AMORE AMARO | nouvel album (2020)
On ne compte plus depuis mars les nouveaux projets musicaux suspendus en plein envol. L’attente est ce que tout le monde exprime en cette période, frustrante pour les uns, critique pour ceux qui risquent de dépérir faute de pouvoir maintenir le flux tendu des conditions de leur viabilité. De créations en rencontres publiques, la plupart des artistes de la scène musicale vivent littéralement de cela (à la différence des mega-stars idolâtrées qui nourrissent aussi leur ego). Maria Mazzotta est de cette trempe d’artistes, vulnérables certes, mais dont la dynamique demeure engagée – et celle de ce nouvel album disponible saura animer nos quarantaines, en attendant les live ressourçants.
Maria Mazzotta, déjà chroniquée ici, est l’une des personnalités musicales les plus emblématiques du sud de l’Italie. Auparavant avec le groupe Canzoniere Grecanico Salentino, elle est devenue l’une des voix les plus appréciées de la scène musicale européenne. Elle est de ces chanteuses absolues dont le tempérament transforme toute interprétation, même studio, en live – en vivant les émotions qu’elle exprime. Ces artistes sont captivant(e)s, autant Maria avec son jeu explosif, dramatico, ou encore lyrique, que – à l’opposé par exemple – la trop rare Zsuzsanna Varkonyi dans sa palette toute de douceur mélancolique.

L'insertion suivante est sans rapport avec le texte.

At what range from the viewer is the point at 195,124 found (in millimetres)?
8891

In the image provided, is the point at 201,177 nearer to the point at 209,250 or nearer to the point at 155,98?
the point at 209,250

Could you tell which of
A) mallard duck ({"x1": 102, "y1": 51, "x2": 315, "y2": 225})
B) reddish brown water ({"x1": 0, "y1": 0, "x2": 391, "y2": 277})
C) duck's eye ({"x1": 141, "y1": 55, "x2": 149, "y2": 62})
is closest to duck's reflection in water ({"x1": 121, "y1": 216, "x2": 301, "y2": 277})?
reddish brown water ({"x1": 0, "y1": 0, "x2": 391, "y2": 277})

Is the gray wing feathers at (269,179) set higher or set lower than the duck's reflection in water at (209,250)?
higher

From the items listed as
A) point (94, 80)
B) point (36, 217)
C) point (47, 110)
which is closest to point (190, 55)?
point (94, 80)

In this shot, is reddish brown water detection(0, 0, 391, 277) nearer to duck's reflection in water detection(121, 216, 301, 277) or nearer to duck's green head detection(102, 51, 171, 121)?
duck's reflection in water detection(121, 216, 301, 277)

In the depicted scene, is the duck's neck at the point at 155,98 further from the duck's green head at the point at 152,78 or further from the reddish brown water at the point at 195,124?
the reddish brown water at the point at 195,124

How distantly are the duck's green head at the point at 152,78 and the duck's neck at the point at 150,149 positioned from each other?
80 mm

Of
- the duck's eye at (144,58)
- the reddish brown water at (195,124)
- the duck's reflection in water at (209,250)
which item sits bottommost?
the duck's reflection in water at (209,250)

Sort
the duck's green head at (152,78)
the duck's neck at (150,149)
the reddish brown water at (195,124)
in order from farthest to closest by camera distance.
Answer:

Amore Amaro (« Amour Amer ») est une réflexion intense et passionnée, d’un point de vue féminin, sur les différents visages de l’amour, traitant de l’amour passionnel, tantôt tendre ou désespéré, et des personnalités destructrices que l’on peut rencontrer.
Ces dix chansons traversent toutes les émotions que ce sentiment peut susciter, le chant servant de véhicule à la catharsis, de consolation, et de remède. La chanson-titre Amore Amaro, composition originale de Maria en langue salentine, est par exemple jouée dans le style pizzica, très populaire dans les Pouilles et le Salento, qui est aussi une danse pour guérir, lors des tarentelles, une véritable musique de transe. D’autres chansons de l’album offrent des exutoires libérateurs bienvenus, énergisants comme les danses traditionnelles qu’elles relisent (Rosa canta e cunta, Vorrei volare/Ballata della presa di coscienza, ..), ou les covers puissantes de titres qui ont ouvert la voie à la grande chanson italienne comme Lu pisci Spada de Domenico Modugno, Tu non mi piaci più (« Je ne t’aime plus ») de Gabriella Ferri, sans oublier ce monument de la chanson sarde : Non potho reposare d’Andrea Parodi, qui nous avait fauché lors du dernier Festival Rio Loco à Toulouse en juin 2019.
L’internet aujourd’hui a permis l’hyper-circulation des œuvres et le flux des réseaux sociaux conduit, si on n’y prend garde, à ne plus savoir où donner de la tête, à fonctionner comme une mémoire-tampon qui ne conserverait que les derniers coups de cœur. En ces temps favorables aux pas-de-côté et à la réflexion, je plaide au contraire pour une démarche plus élective, à taille humaine : celle de bien s’entourer et de se constituer une bibliothèque personnelle, choisie, familière. Par le fait, en achetant les albums ou les chansons (les œuvres en général) de ces artisans de la création, on donne un signal, on engage à continuer et on en donne les moyens.
Savez-vous par exemple que le visionnage d’une chanson sur Youtube ne rapporte que quelques cents à l’unité, mais qu’il faut que la chaîne de l’artiste compte au moins 1000 abonnés pour commencer à y avoir droit ?
Voilà. Un peu de réflexion et de pratiques gagnant/gagnant, pour continuer à se sentir vivants.